Editoriaux de Jacques Cheminade

Tragédie alimentaire

samedi 12 avril 2008, par Jacques Cheminade


par Jacques Cheminade

« La faim descend dans la rue », « émeutes de la vie chère ». Réduits à ne plus manger qu’un repas par jour, ou moins encore, incapables de nourrir leurs enfants, les pauvres des pays pauvres expriment leur malheur et leur douleur.

La cause principale de la hausse des prix n’est pas une augmentation de la demande ni un changement des habitudes alimentaires (plus de viande et de produits laitiers) en Inde et en Chine. Elle est due à la promotion des biocarburants, qui diminuent l’offre, et surtout à la spéculation financière passée des actions au logement, du logement aux matières premières et des matières premières aux produits agricoles et alimentaires. Sajjad Zohir, du Groupe de recherche économique de Dacca (Bangladesh), accuse : « Les hausses des prix [des produits alimentaires] qui ont suivi l’envolée du pétrole sont un crime contre l’humanité. »

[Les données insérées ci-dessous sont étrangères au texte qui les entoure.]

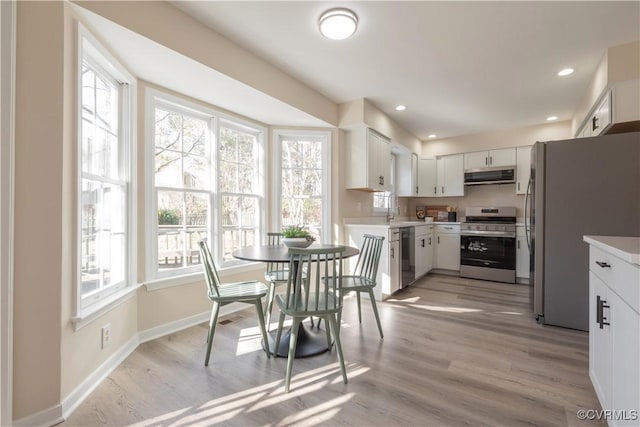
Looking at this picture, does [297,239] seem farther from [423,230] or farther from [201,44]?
[423,230]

Il s’agit bien d’un crime. Dans une première phase, pendant environ vingt-cinq ans, la production agricole a été systématiquement défavorisée, en mettant les agriculteurs du monde entier en concurrence. En Afrique, le FMI et la Banque mondiale conseillaient de privilégier « les cultures d’exportation au détriment des cultures vivrières », et en Europe, la Commission de Bruxelles a fait découpler les aides de la production et promu les quotas et la jachère.

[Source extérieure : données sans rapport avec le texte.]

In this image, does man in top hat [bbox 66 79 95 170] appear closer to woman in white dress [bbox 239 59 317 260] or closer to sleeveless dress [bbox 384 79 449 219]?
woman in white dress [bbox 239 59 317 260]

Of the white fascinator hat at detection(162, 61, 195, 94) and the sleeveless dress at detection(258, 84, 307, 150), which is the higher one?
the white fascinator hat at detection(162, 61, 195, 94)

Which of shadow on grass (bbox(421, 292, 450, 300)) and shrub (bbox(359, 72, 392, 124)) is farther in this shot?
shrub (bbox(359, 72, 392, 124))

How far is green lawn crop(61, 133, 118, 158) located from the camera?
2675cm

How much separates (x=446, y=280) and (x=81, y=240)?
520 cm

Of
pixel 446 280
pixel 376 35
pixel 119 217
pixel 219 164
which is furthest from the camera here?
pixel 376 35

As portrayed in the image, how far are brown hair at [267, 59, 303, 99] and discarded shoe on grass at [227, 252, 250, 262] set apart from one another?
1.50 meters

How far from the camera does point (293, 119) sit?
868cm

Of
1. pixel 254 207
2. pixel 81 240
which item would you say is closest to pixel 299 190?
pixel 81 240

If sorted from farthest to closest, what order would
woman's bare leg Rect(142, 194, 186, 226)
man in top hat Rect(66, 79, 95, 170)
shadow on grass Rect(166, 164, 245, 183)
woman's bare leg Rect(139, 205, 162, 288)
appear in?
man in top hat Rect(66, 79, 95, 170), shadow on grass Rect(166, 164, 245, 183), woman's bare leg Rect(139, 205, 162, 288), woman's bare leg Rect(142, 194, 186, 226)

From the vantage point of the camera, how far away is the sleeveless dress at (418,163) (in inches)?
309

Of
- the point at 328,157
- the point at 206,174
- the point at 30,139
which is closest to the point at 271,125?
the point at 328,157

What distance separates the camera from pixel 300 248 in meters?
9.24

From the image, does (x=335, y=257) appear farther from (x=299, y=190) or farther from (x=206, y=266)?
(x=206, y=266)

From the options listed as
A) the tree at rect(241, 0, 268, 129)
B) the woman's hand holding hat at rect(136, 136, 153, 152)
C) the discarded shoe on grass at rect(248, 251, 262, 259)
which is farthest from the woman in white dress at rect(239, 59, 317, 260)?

Ce malthusianisme est contraire aux principes fondateurs de la FAO : « Il n’y a jamais eu assez de nourriture pour la santé de tout le monde et ceci n’étant justifié ni par l’ignorance, ni par la rigueur de la nature, la production de nourriture doit être considérablement augmentée » (conférence de Hot Springs, 1943). L’approche « rooseveltienne » a donc été trahie et dans une seconde phase – aujourd’hui – la spéculation à la hausse s’est déchaînée.

Cependant, cette tragédie alimentaire n’est qu’un élément de la crise générale de civilisation que nous subissons. La politique impériale britannique, la tentative de constituer une Sainte-Alliance transatlantique – celle des oligarchies nanties – en est la cause majeure. Spéculation et contrôle malthusien des ressources en sont la conséquence. Une preuve ? L’an dernier, l’aide alimentaire des vingt-deux pays riches de l’OCDE (dont la France) a baissé de 8,4%.

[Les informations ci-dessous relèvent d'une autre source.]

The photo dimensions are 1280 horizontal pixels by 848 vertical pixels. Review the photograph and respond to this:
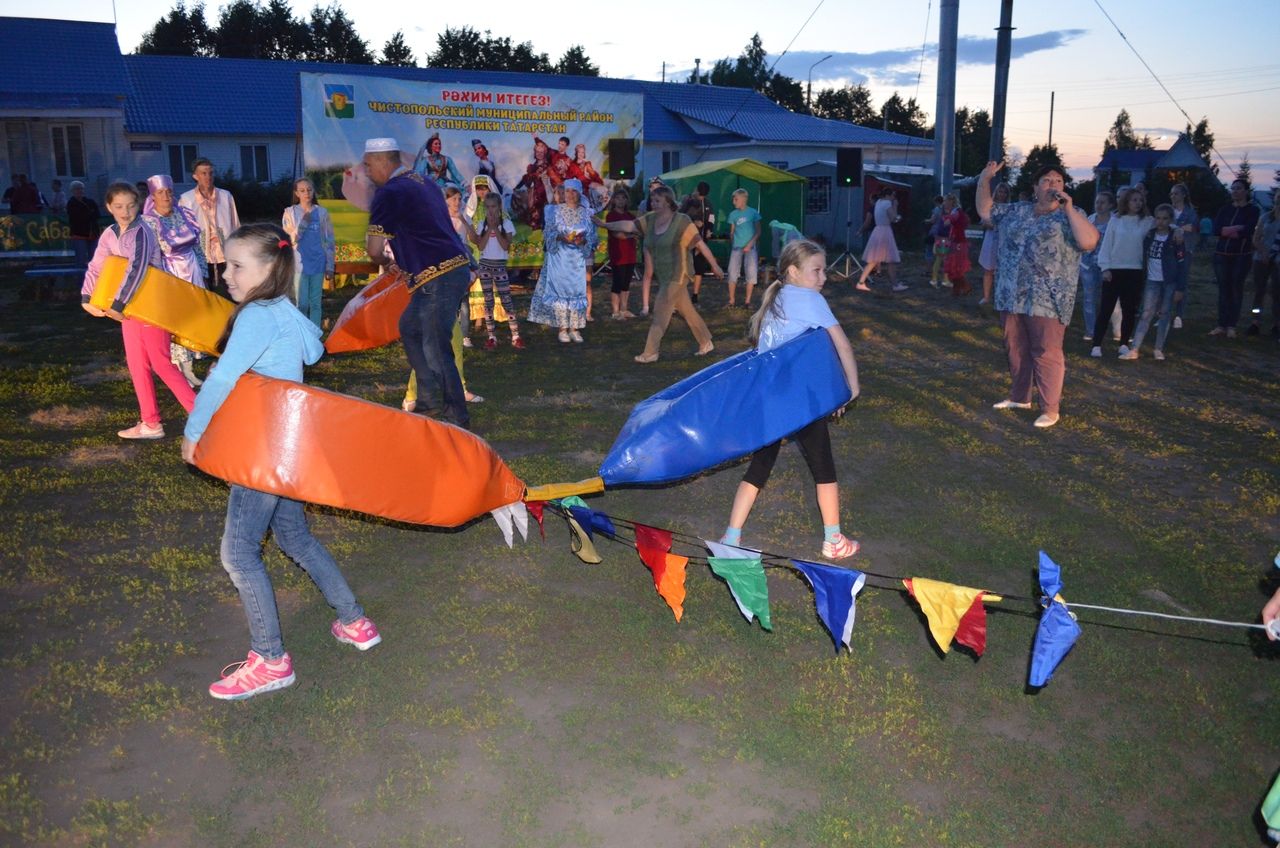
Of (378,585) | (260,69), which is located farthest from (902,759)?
(260,69)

Le Traité de Lisbonne est un élément de cet ensemble. En empêchant la Banque centrale de prêter aux Etats membres ou à l’UE pour faire des investissements publics à long terme sans ou à faible taux d’intérêt, il contraint ceux-ci à emprunter, à payer des intérêts ruineux et à s’endetter auprès des établissements financiers privés. Les Etats « riches » sont donc réduits à l’impuissance, bradent leurs avoirs pour rembourser, ne peuvent aider les pauvres et finalement s’appauvrissent, eux-mêmes et leur peuple.

Notre politique – Nouveau Bretton Woods, Pont terrestre eurasiatique, politique de développement agricole comme celle que LaRouche défendait le 10 décembre 1988 à Chicago, dans une conférence sur « la nourriture pour la paix » – vise au contraire à retrouver une Europe qui se ressource à ses principes civilisateurs. Ceux qu’elle a apporté à l’Amérique et au monde, et qu’aujourd’hui elle trahit.